**What you have to do:**
Copy out all of the material below word for word, leaving out the pictures.
>> START Raw data
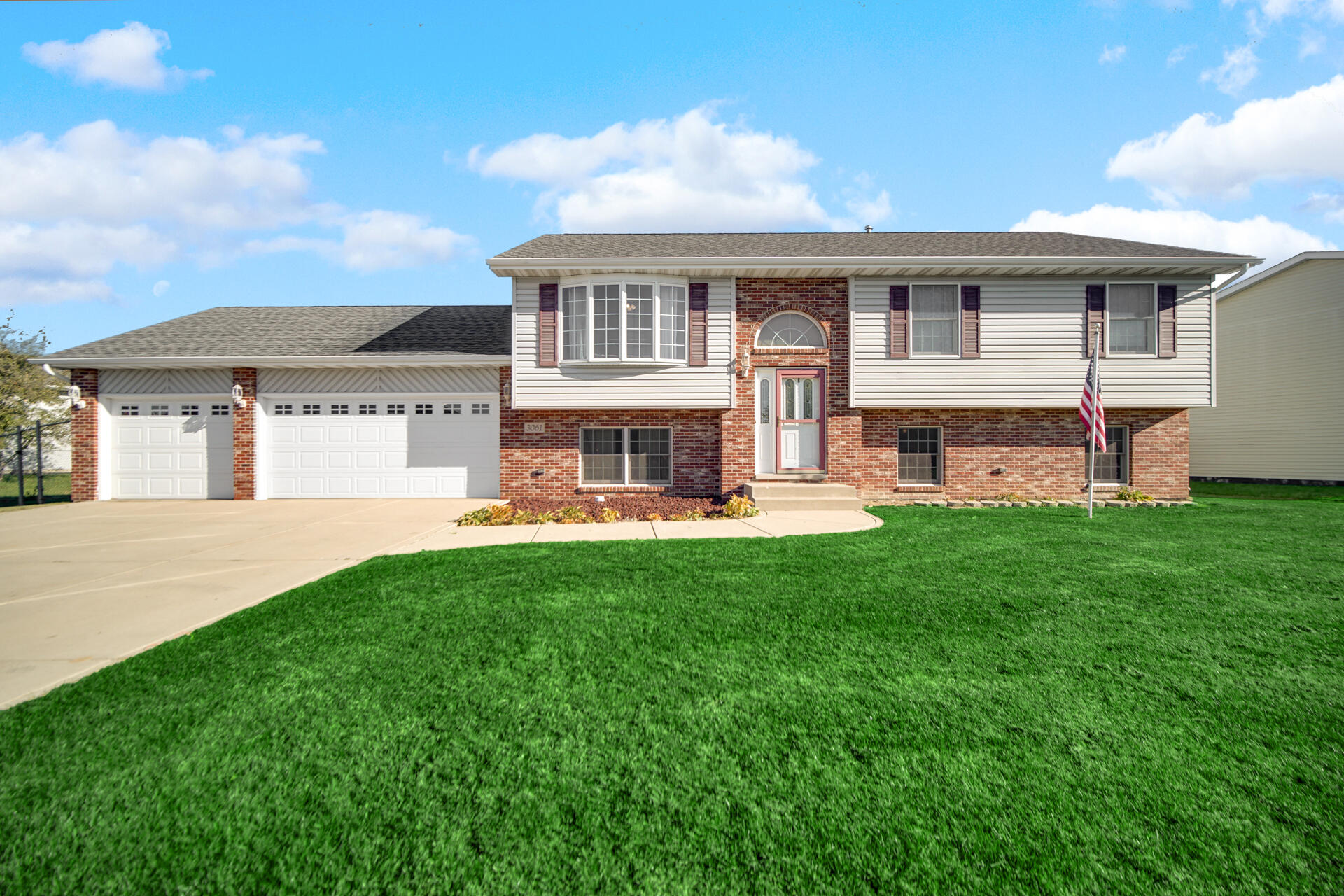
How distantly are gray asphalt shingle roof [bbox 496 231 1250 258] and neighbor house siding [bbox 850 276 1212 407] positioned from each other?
2.12 feet

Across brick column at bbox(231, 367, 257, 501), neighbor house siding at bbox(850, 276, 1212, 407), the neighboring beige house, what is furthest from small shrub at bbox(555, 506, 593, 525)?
the neighboring beige house

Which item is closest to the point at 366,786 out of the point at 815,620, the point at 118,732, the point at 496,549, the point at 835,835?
the point at 118,732

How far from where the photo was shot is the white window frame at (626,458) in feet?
41.8

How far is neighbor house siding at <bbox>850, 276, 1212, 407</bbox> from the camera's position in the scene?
1212 centimetres

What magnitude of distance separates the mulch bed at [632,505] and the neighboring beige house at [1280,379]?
46.3ft

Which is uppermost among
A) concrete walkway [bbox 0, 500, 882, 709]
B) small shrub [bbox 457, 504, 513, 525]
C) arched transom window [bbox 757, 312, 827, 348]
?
arched transom window [bbox 757, 312, 827, 348]

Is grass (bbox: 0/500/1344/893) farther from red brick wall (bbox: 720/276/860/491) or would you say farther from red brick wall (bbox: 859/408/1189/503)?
red brick wall (bbox: 859/408/1189/503)

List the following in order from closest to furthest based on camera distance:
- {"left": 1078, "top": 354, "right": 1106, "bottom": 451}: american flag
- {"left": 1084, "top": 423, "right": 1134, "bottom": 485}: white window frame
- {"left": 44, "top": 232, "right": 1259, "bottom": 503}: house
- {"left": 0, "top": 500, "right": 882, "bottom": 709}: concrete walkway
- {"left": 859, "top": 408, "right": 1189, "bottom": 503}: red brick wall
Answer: {"left": 0, "top": 500, "right": 882, "bottom": 709}: concrete walkway < {"left": 1078, "top": 354, "right": 1106, "bottom": 451}: american flag < {"left": 44, "top": 232, "right": 1259, "bottom": 503}: house < {"left": 859, "top": 408, "right": 1189, "bottom": 503}: red brick wall < {"left": 1084, "top": 423, "right": 1134, "bottom": 485}: white window frame

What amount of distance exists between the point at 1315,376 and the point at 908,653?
20203mm

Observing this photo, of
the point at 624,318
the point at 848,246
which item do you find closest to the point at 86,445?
the point at 624,318

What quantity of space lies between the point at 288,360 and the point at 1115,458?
1800 centimetres

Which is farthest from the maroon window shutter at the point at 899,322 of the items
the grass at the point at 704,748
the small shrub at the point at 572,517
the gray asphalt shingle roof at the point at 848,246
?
the grass at the point at 704,748

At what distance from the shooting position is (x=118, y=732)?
9.98ft

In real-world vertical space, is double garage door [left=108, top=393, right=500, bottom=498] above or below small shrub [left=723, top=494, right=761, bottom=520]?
above
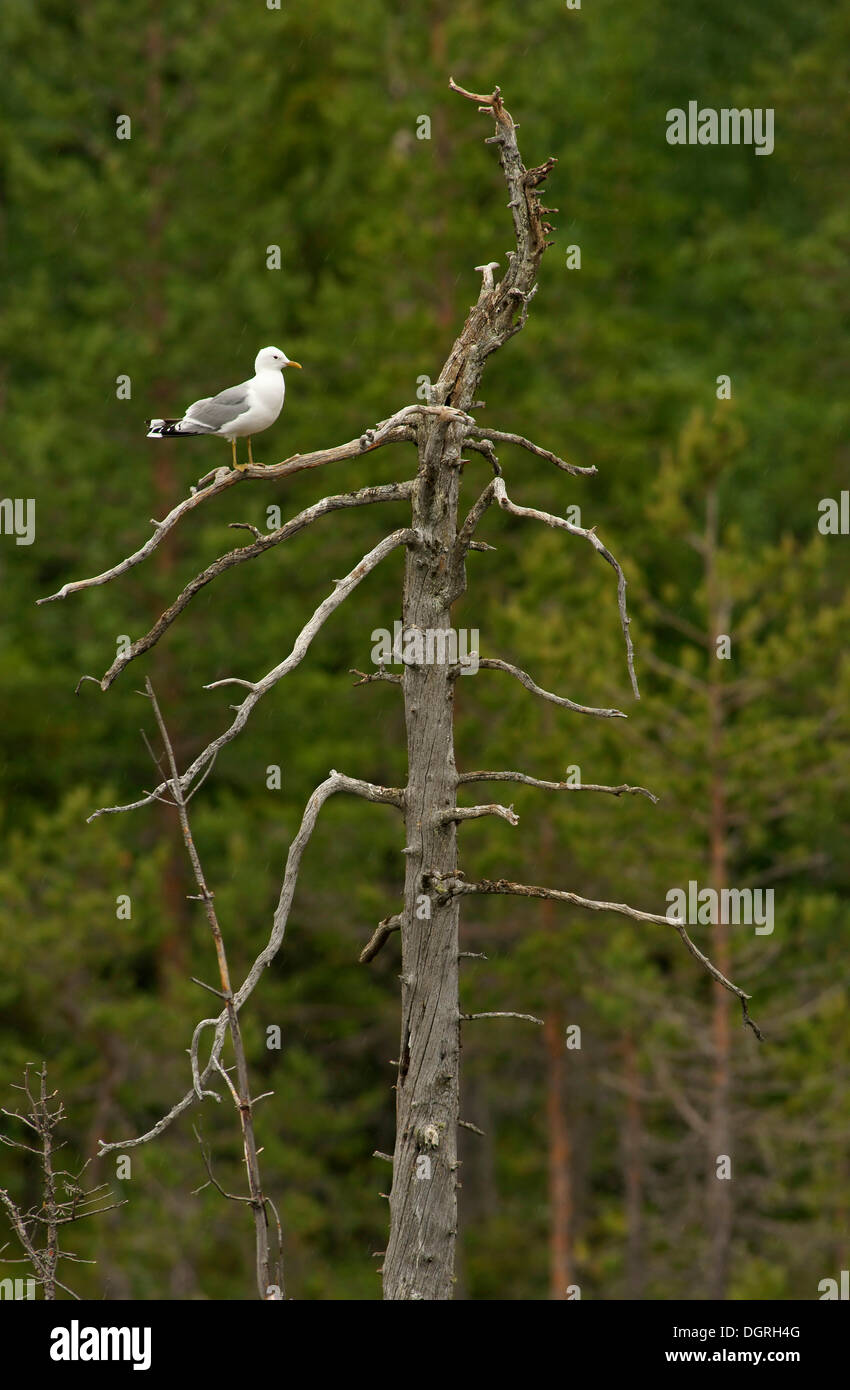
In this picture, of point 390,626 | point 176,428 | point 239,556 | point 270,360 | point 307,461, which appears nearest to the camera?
point 239,556

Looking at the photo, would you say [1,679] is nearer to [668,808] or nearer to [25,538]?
[25,538]

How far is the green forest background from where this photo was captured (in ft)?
50.3

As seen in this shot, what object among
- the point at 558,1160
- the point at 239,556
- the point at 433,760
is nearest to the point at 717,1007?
the point at 558,1160

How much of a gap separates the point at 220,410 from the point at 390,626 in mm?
13103

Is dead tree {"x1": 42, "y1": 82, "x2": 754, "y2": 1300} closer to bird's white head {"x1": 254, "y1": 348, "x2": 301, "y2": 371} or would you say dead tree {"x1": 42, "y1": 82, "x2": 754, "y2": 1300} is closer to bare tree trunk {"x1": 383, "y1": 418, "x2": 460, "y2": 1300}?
bare tree trunk {"x1": 383, "y1": 418, "x2": 460, "y2": 1300}

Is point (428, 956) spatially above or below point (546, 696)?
below

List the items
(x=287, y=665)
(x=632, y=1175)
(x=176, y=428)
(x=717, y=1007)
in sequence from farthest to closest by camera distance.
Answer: (x=632, y=1175), (x=717, y=1007), (x=176, y=428), (x=287, y=665)

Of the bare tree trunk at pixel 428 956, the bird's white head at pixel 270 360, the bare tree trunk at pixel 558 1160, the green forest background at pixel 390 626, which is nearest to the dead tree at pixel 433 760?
the bare tree trunk at pixel 428 956

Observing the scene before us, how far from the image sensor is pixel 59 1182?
16594mm

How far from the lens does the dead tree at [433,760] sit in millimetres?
4766

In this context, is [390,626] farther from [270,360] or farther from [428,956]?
[428,956]

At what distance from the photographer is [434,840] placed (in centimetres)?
492

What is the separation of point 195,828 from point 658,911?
5361 millimetres

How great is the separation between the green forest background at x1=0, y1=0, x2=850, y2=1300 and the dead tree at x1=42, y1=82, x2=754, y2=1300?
1000cm
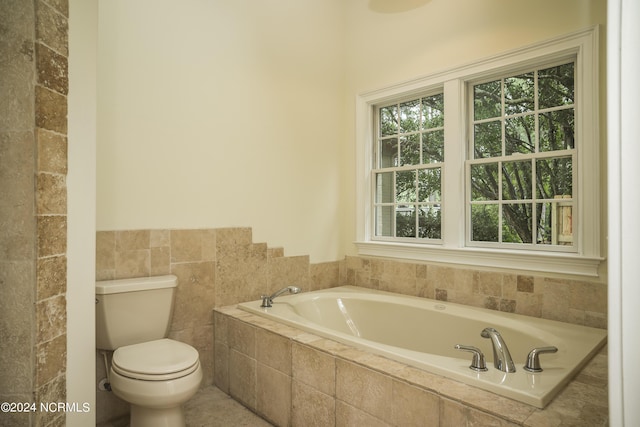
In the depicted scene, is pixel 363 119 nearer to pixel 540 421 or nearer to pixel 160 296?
pixel 160 296

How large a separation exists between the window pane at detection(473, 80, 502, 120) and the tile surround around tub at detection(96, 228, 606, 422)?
1126 millimetres

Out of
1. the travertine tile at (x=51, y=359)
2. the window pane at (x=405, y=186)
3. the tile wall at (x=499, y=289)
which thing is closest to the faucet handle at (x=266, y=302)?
>> END Raw data
**Response:**
How distantly are gray asphalt shingle roof [bbox 496 231 1250 258] and neighbor house siding [bbox 850 276 1212 407] positioned from each other?
2.12 feet

Across brick column at bbox(231, 367, 257, 501), neighbor house siding at bbox(850, 276, 1212, 407), the neighboring beige house, what is furthest from small shrub at bbox(555, 506, 593, 525)?
the neighboring beige house

Which item is closest to the point at 366,786 out of the point at 815,620, the point at 118,732, the point at 496,549, the point at 835,835?
the point at 118,732

How far from where the photo was shot is the white window frame at (626,458) in feet?
41.8

How far is neighbor house siding at <bbox>850, 276, 1212, 407</bbox> from the camera's position in the scene?
1212 centimetres

What magnitude of distance separates the mulch bed at [632,505] and the neighboring beige house at [1280,379]?
46.3ft

Which is uppermost among
A) concrete walkway [bbox 0, 500, 882, 709]
B) small shrub [bbox 457, 504, 513, 525]
C) arched transom window [bbox 757, 312, 827, 348]
?
arched transom window [bbox 757, 312, 827, 348]

Is grass (bbox: 0/500/1344/893) farther from red brick wall (bbox: 720/276/860/491) or would you say farther from red brick wall (bbox: 859/408/1189/503)?
red brick wall (bbox: 859/408/1189/503)

List the following in order from closest to furthest based on camera distance:
- {"left": 1078, "top": 354, "right": 1106, "bottom": 451}: american flag
- {"left": 1084, "top": 423, "right": 1134, "bottom": 485}: white window frame
- {"left": 44, "top": 232, "right": 1259, "bottom": 503}: house
- {"left": 0, "top": 500, "right": 882, "bottom": 709}: concrete walkway
- {"left": 859, "top": 408, "right": 1189, "bottom": 503}: red brick wall
Answer: {"left": 0, "top": 500, "right": 882, "bottom": 709}: concrete walkway < {"left": 1078, "top": 354, "right": 1106, "bottom": 451}: american flag < {"left": 44, "top": 232, "right": 1259, "bottom": 503}: house < {"left": 859, "top": 408, "right": 1189, "bottom": 503}: red brick wall < {"left": 1084, "top": 423, "right": 1134, "bottom": 485}: white window frame

What amount of distance exists between the point at 1315,376 and the point at 908,653?
20203mm

Observing this photo, of
the point at 624,318
the point at 848,246
which item do you find closest to the point at 86,445?
the point at 624,318

What quantity of space lies between the point at 288,360 and the point at 1115,458?
1800 centimetres

Which is farthest from the maroon window shutter at the point at 899,322 of the items
the grass at the point at 704,748
the small shrub at the point at 572,517
the gray asphalt shingle roof at the point at 848,246
?
the grass at the point at 704,748

At what distance from the shooting position is (x=118, y=732)?
9.98ft

In real-world vertical space, is double garage door [left=108, top=393, right=500, bottom=498] above or below small shrub [left=723, top=494, right=761, bottom=520]?
above
In this picture, of point 390,626 | point 176,428 | point 239,556 | point 270,360 | point 307,461, which appears nearest to the camera?
point 239,556

Looking at the photo, would you say [1,679] is nearer to [668,808] or nearer to [25,538]?
[25,538]

How far is the green forest background from where this photo was captured (in ft)?
50.3

As seen in this shot, what object among
- the point at 558,1160
- the point at 239,556
- the point at 433,760
is nearest to the point at 717,1007?
the point at 558,1160

How much of a gap separates the point at 220,410 from the point at 390,626 in mm?
13103

Is dead tree {"x1": 42, "y1": 82, "x2": 754, "y2": 1300} closer to bird's white head {"x1": 254, "y1": 348, "x2": 301, "y2": 371} or would you say dead tree {"x1": 42, "y1": 82, "x2": 754, "y2": 1300} is closer to bare tree trunk {"x1": 383, "y1": 418, "x2": 460, "y2": 1300}?
bare tree trunk {"x1": 383, "y1": 418, "x2": 460, "y2": 1300}

Is point (428, 956) spatially above or below point (546, 696)?
below

List the items
(x=287, y=665)
(x=632, y=1175)
(x=176, y=428)
(x=717, y=1007)
in sequence from farthest to closest by camera distance.
Answer: (x=632, y=1175), (x=717, y=1007), (x=176, y=428), (x=287, y=665)

Of the bare tree trunk at pixel 428 956, the bird's white head at pixel 270 360, the bare tree trunk at pixel 558 1160, the green forest background at pixel 390 626, which is nearest to the dead tree at pixel 433 760?
the bare tree trunk at pixel 428 956

Observing the scene before us, how far from the image sensor is pixel 59 1182?
16594mm

How far from the lens does the dead tree at [433,760] sit in millimetres?
4766

In this context, is [390,626] farther from [270,360] or farther from [428,956]?
[428,956]

At what distance from the photographer is [434,840] placed (in centimetres)?
492

What is the separation of point 195,828 from point 658,911?
5361 millimetres

How great is the separation between the green forest background at x1=0, y1=0, x2=850, y2=1300 and the dead tree at x1=42, y1=82, x2=754, y2=1300?
1000cm
In the depicted scene, is pixel 363 119 nearer to pixel 540 421 or nearer to pixel 160 296?
pixel 160 296

How large a separation exists between the window pane at detection(473, 80, 502, 120) and the tile surround around tub at detection(96, 228, 606, 422)?
1126 millimetres

Out of
1. the travertine tile at (x=51, y=359)
2. the window pane at (x=405, y=186)
3. the tile wall at (x=499, y=289)
which thing is closest to the faucet handle at (x=266, y=302)?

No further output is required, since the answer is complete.